Neither companies’ representative was willing to commit to a technology, but they mentioned the possibility of 4G/5G communications proving themselves reliable as well as looking at very high frequency (VHF) and other solutions that they declined to name. One solution Prevot suggested would be pairing 4G/5G with a more-available/less-bandwidth option and using both.
Ongoing testing with drones will help provide more data to inform the companies about a future communications path.
The panel also tackled the issue of pilots. While the ultimate goal has always been autonomous vehicles, reliable and certifiable vehicles are still a way off.
“We don’t think we can go very quickly to autonomous,” Prevot said. “It’s very possible they will have to be commercial helicopter-rated initially. … That’s a very small amount of people that would then be available. So, we would like to get the vehicles to operate more simpler so we could also get into the pilot pool fixed-wing pilots, or set up training.”
While pilots will be a necessity, both Prevot and Rottblatt stressed that they still wanted to automate as much of the process as possible.

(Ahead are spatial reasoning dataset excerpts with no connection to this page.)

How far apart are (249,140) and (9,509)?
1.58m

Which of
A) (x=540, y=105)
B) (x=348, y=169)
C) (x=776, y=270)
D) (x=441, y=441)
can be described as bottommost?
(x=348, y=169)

“I think the aircraft are going to be pretty automated and run from the fleet automation center,” Prevot said. If “the vehicles get disconnected, they have to find a safe landing spot. (We need to have) contingencies in mind.”
Prevot did note the importance of being careful as they try to develop this new industry and make it interoperable with the existing federal airspace.
“We can mess this up quickly if we don’t make safety and security paramount,” he said.